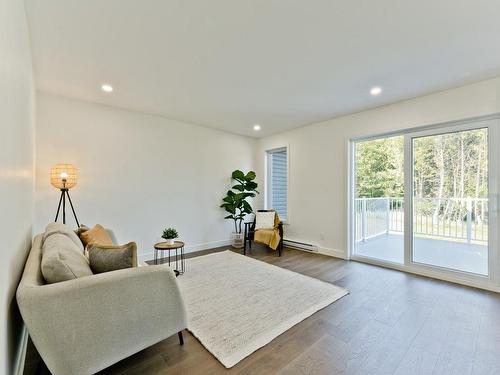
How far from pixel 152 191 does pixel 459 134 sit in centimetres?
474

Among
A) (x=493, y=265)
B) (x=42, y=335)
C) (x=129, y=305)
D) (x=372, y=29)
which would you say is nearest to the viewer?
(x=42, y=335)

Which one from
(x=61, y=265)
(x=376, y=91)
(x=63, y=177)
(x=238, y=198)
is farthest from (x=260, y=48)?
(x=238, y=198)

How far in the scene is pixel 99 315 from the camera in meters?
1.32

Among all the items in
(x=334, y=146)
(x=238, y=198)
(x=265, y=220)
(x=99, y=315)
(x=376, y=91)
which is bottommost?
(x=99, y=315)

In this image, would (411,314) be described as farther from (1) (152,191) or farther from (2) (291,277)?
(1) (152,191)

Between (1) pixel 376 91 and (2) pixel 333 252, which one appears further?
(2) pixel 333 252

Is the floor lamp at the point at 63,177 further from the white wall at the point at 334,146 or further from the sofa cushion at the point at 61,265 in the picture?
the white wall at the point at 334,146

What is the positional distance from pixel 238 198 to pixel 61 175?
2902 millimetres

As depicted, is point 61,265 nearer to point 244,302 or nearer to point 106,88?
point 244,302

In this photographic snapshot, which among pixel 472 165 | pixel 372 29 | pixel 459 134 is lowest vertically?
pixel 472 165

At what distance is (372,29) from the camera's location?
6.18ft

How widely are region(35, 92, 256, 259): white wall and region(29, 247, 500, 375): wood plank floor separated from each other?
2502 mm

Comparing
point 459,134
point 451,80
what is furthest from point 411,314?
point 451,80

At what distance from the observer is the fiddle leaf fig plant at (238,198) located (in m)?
**********
EXERCISE DIRECTIONS
Leave the pictures out and reproduce each record exactly as written.

TASK RESULT
How far from pixel 152 191 does pixel 459 134 sit in centimetres?
474

Among
A) (x=493, y=265)
B) (x=42, y=335)
C) (x=129, y=305)
D) (x=372, y=29)
which would you say is nearest to the viewer?
(x=42, y=335)

Which one from
(x=61, y=265)
(x=376, y=91)
(x=63, y=177)
(x=238, y=198)
is farthest from (x=260, y=48)?
(x=238, y=198)

How far in the scene is pixel 99 315 from the camera in meters?
1.32

Among all the items in
(x=334, y=146)
(x=238, y=198)
(x=265, y=220)
(x=99, y=315)
(x=376, y=91)
which is bottommost?
(x=99, y=315)

In this image, would (411,314) be described as farther from (1) (152,191) or farther from (2) (291,277)?
(1) (152,191)

Between (1) pixel 376 91 and (2) pixel 333 252, which one appears further?
(2) pixel 333 252

Is the floor lamp at the point at 63,177 further from the white wall at the point at 334,146 or further from the sofa cushion at the point at 61,265 in the picture?
the white wall at the point at 334,146

What is the positional distance from pixel 238 198 to pixel 61 175?
2902 millimetres

As depicted, is point 61,265 nearer to point 244,302 or nearer to point 106,88?
point 244,302

In this photographic snapshot, which among pixel 472 165 | pixel 372 29 | pixel 459 134 is lowest vertically?
pixel 472 165

At what distance is (372,29) from the camera's location?
6.18ft

How widely are region(35, 92, 256, 259): white wall and region(29, 247, 500, 375): wood plank floor separated from each other?
2502 mm

Comparing
point 459,134
point 451,80
what is furthest from point 411,314?
point 451,80

At what distance from the observer is the fiddle leaf fig plant at (238,198) located (in m)?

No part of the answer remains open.